__Set exercise__
Rewrite every line of the records below as one numbered list, leaving out the blank lines.

__Stored rows__
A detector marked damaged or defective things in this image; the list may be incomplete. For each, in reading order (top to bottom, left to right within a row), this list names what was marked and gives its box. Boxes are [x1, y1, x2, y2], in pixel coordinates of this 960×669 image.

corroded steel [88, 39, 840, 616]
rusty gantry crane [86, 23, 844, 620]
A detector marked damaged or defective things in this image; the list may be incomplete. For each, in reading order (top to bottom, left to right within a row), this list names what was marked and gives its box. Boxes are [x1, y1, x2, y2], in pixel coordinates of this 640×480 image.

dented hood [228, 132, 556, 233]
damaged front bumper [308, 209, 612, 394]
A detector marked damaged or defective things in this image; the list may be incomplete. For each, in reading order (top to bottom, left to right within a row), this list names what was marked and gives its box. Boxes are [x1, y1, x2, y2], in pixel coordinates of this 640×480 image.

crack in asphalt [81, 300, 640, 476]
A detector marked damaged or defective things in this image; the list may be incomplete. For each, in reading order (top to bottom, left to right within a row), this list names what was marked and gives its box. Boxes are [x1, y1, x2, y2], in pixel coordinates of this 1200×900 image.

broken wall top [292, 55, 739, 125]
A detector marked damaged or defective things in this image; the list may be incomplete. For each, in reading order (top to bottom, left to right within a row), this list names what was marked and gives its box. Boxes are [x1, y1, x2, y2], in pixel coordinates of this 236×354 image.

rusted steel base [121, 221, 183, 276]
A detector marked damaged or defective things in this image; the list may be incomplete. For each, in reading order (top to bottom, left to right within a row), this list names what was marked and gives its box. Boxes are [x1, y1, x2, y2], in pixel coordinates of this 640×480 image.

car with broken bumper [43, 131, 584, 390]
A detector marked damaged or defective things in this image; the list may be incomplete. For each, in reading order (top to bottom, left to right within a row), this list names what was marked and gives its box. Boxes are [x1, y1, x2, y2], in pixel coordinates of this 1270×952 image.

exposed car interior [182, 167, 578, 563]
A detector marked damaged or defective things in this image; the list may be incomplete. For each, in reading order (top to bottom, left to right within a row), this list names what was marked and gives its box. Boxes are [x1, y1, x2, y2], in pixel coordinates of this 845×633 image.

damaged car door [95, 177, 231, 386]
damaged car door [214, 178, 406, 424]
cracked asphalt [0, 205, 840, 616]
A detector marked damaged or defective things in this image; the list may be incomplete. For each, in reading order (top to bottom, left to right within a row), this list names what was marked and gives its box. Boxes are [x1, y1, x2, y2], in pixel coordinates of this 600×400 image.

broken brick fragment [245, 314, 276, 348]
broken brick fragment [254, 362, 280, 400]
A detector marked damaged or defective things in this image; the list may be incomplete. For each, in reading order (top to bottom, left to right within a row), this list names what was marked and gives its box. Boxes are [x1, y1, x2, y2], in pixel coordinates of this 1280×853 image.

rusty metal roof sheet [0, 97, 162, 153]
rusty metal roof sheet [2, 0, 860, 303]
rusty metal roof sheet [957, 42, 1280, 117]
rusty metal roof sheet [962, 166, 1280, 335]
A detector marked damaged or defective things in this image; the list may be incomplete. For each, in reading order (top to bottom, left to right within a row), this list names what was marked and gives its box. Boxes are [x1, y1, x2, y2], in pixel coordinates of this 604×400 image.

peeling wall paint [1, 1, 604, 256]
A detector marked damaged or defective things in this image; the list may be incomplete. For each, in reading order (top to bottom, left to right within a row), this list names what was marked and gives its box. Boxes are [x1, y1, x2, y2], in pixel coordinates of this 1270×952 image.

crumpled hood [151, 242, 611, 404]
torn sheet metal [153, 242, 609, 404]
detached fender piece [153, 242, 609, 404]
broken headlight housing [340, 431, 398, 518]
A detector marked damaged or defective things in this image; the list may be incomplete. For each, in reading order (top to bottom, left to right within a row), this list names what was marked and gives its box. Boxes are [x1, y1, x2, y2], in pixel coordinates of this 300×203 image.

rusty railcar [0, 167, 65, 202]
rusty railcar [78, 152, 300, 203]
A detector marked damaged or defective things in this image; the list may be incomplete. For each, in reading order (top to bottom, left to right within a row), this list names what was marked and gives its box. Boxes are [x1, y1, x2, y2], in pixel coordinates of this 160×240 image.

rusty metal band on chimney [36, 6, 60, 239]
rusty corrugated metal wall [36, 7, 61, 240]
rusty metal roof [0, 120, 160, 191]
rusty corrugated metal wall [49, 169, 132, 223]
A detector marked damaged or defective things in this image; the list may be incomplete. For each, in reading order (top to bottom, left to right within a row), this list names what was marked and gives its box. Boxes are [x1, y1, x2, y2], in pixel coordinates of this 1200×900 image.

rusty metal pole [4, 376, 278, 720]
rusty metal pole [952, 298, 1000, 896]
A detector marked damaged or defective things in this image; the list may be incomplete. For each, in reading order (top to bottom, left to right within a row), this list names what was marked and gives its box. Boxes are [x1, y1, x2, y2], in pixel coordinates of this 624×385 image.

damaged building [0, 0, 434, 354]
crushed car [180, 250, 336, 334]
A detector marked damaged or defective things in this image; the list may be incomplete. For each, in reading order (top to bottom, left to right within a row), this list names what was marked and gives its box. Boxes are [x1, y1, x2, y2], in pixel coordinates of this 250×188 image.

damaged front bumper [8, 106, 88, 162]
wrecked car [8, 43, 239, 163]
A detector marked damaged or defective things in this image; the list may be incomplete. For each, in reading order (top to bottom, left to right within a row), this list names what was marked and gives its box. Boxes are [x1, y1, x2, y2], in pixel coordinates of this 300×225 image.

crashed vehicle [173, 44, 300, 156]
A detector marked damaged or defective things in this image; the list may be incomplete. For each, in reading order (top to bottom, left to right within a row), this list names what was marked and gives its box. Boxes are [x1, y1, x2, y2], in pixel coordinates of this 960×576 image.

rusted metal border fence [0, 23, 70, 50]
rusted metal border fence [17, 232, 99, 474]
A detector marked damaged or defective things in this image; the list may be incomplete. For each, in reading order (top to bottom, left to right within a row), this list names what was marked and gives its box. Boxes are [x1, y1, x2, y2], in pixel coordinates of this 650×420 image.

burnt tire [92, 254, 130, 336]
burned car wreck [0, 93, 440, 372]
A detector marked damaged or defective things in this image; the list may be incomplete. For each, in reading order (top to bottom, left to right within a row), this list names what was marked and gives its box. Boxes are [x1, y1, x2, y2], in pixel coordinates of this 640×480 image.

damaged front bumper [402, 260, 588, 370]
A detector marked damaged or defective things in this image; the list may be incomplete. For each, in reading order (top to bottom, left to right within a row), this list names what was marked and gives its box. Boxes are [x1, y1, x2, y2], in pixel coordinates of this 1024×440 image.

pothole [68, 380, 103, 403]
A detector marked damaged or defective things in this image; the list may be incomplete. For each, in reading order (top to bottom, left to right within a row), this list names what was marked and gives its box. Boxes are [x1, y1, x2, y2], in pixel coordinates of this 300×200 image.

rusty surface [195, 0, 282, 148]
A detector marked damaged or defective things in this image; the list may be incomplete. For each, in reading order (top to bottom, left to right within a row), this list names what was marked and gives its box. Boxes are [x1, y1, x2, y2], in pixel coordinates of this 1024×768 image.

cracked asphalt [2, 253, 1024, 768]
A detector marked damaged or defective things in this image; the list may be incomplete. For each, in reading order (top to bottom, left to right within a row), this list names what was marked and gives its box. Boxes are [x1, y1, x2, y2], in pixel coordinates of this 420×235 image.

__Full output__
1. A detector marked damaged or defective things in this image; the list may be incomplete. For each, in reading order (top to bottom, left to right within a row), this list names what was marked and gives its box. Boxes are [x1, y1, x2, y2], in pixel coordinates of this 960×669 image.
2. corroded steel [88, 39, 840, 616]
3. rusty gantry crane [86, 23, 844, 620]
4. A detector marked damaged or defective things in this image; the list may be incomplete. For each, in reading order (top to bottom, left to right within a row), this list names what was marked and gives its box. Boxes are [x1, y1, x2, y2], in pixel coordinates of this 640×480 image.
5. dented hood [228, 132, 556, 233]
6. damaged front bumper [308, 209, 612, 394]
7. A detector marked damaged or defective things in this image; the list may be incomplete. For each, in reading order (top to bottom, left to right within a row), this list names what was marked and gives its box. Boxes are [x1, y1, x2, y2], in pixel coordinates of this 640×480 image.
8. crack in asphalt [81, 300, 640, 476]
9. A detector marked damaged or defective things in this image; the list may be incomplete. For each, in reading order (top to bottom, left to right within a row), this list names what was marked and gives its box. Boxes are [x1, y1, x2, y2], in pixel coordinates of this 1200×900 image.
10. broken wall top [292, 55, 739, 125]
11. A detector marked damaged or defective things in this image; the list may be incomplete. For each, in reading order (top to bottom, left to right within a row), this list names what was marked and gives its box. Boxes are [x1, y1, x2, y2], in pixel coordinates of this 236×354 image.
12. rusted steel base [121, 221, 183, 276]
13. A detector marked damaged or defective things in this image; the list may be incomplete. For each, in reading order (top to bottom, left to right within a row), this list names what was marked and gives its box. Boxes are [x1, y1, x2, y2], in pixel coordinates of this 640×480 image.
14. car with broken bumper [43, 131, 584, 390]
15. A detector marked damaged or defective things in this image; the list may be incomplete. For each, in reading order (top to bottom, left to right within a row), this list names what was marked and gives its box. Boxes are [x1, y1, x2, y2], in pixel coordinates of this 1270×952 image.
16. exposed car interior [182, 167, 578, 563]
17. A detector marked damaged or defective things in this image; the list may be incomplete. For each, in reading order (top to bottom, left to right within a row), this list names what was marked and gives its box. Boxes are [x1, y1, x2, y2], in pixel coordinates of this 845×633 image.
18. damaged car door [95, 177, 231, 386]
19. damaged car door [214, 178, 406, 424]
20. cracked asphalt [0, 205, 840, 616]
21. A detector marked damaged or defective things in this image; the list may be incomplete. For each, in reading order (top to bottom, left to right within a row), this list names what was marked and gives its box. Boxes are [x1, y1, x2, y2], in pixel coordinates of this 600×400 image.
22. broken brick fragment [245, 314, 276, 348]
23. broken brick fragment [254, 362, 280, 400]
24. A detector marked damaged or defective things in this image; the list may be incomplete. For each, in reading order (top to bottom, left to right within a row), this list names what was marked and gives its box. Boxes are [x1, y1, x2, y2], in pixel coordinates of this 1280×853 image.
25. rusty metal roof sheet [0, 97, 162, 153]
26. rusty metal roof sheet [2, 0, 860, 303]
27. rusty metal roof sheet [957, 42, 1280, 117]
28. rusty metal roof sheet [962, 166, 1280, 335]
29. A detector marked damaged or defective things in this image; the list may be incomplete. For each, in reading order (top to bottom, left to right within a row), this list names what was marked and gives its box. Boxes are [x1, y1, x2, y2], in pixel coordinates of this 604×400 image.
30. peeling wall paint [1, 1, 604, 256]
31. A detector marked damaged or defective things in this image; the list may be incomplete. For each, in reading order (top to bottom, left to right within a row), this list names what was marked and gives its box. Boxes are [x1, y1, x2, y2], in pixel coordinates of this 1270×952 image.
32. crumpled hood [151, 242, 611, 404]
33. torn sheet metal [153, 242, 609, 404]
34. detached fender piece [153, 242, 609, 404]
35. broken headlight housing [340, 431, 398, 518]
36. A detector marked damaged or defective things in this image; the list may be incomplete. For each, in reading order (top to bottom, left to right within a row), this list names what was marked and gives its box. Boxes are [x1, y1, x2, y2], in pixel coordinates of this 300×203 image.
37. rusty railcar [0, 167, 65, 202]
38. rusty railcar [78, 152, 300, 203]
39. A detector marked damaged or defective things in this image; the list may be incomplete. For each, in reading order (top to bottom, left to right within a row), this list names what was marked and gives its box. Boxes are [x1, y1, x2, y2], in pixel coordinates of this 160×240 image.
40. rusty metal band on chimney [36, 6, 60, 239]
41. rusty corrugated metal wall [36, 7, 61, 240]
42. rusty metal roof [0, 120, 160, 191]
43. rusty corrugated metal wall [49, 169, 132, 223]
44. A detector marked damaged or defective things in this image; the list may be incomplete. For each, in reading order (top to bottom, left to right within a row), this list names what was marked and gives its box. Boxes are [x1, y1, x2, y2], in pixel coordinates of this 1200×900 image.
45. rusty metal pole [4, 376, 278, 720]
46. rusty metal pole [952, 298, 1000, 896]
47. A detector marked damaged or defective things in this image; the list may be incomplete. For each, in reading order (top to bottom, left to right within a row), this list names what was marked and gives its box. Boxes are [x1, y1, x2, y2], in pixel coordinates of this 624×385 image.
48. damaged building [0, 0, 434, 354]
49. crushed car [180, 250, 336, 334]
50. A detector marked damaged or defective things in this image; the list may be incomplete. For each, in reading order (top to bottom, left to right within a row), this list names what was marked and gives its box. Boxes are [x1, y1, x2, y2], in pixel coordinates of this 250×188 image.
51. damaged front bumper [8, 106, 88, 162]
52. wrecked car [8, 43, 239, 163]
53. A detector marked damaged or defective things in this image; the list may be incomplete. For each, in reading order (top to bottom, left to right within a row), this list names what was marked and gives its box. Boxes are [x1, y1, x2, y2], in pixel coordinates of this 300×225 image.
54. crashed vehicle [173, 44, 300, 156]
55. A detector marked damaged or defective things in this image; the list may be incomplete. For each, in reading order (top to bottom, left to right within a row), this list names what was marked and gives its box. Boxes are [x1, y1, x2, y2], in pixel coordinates of this 960×576 image.
56. rusted metal border fence [0, 23, 70, 50]
57. rusted metal border fence [17, 232, 99, 474]
58. A detector marked damaged or defective things in this image; the list may be incomplete. For each, in reading order (top to bottom, left to right within a row), this list names what was marked and gives its box. Boxes are [x1, y1, x2, y2], in pixel coordinates of this 650×420 image.
59. burnt tire [92, 254, 130, 336]
60. burned car wreck [0, 93, 440, 372]
61. A detector marked damaged or defective things in this image; the list may be incomplete. For each, in reading order (top to bottom, left to right within a row), this list names what was marked and gives its box. Boxes are [x1, y1, x2, y2], in pixel coordinates of this 640×480 image.
62. damaged front bumper [402, 260, 588, 370]
63. A detector marked damaged or defective things in this image; the list may be incomplete. For each, in reading order (top to bottom, left to right within a row), this list names what was marked and gives its box. Boxes are [x1, y1, x2, y2], in pixel coordinates of this 1024×440 image.
64. pothole [68, 380, 103, 403]
65. A detector marked damaged or defective things in this image; the list may be incomplete. For each, in reading order (top to bottom, left to right within a row), this list names what was marked and gives its box. Boxes are [x1, y1, x2, y2], in pixel coordinates of this 300×200 image.
66. rusty surface [195, 0, 282, 148]
67. A detector marked damaged or defective things in this image; the list may be incomplete. For each, in reading order (top to bottom, left to right within a row), this list names what was marked and gives its box. Boxes are [x1, y1, x2, y2], in pixel coordinates of this 1024×768 image.
68. cracked asphalt [2, 253, 1024, 768]
69. A detector marked damaged or defective things in this image; the list may be incomplete. For each, in reading order (top to bottom, left to right within a row), this list names what was marked and gives its box. Boxes are [x1, y1, x2, y2], in pixel coordinates of this 420×235 image.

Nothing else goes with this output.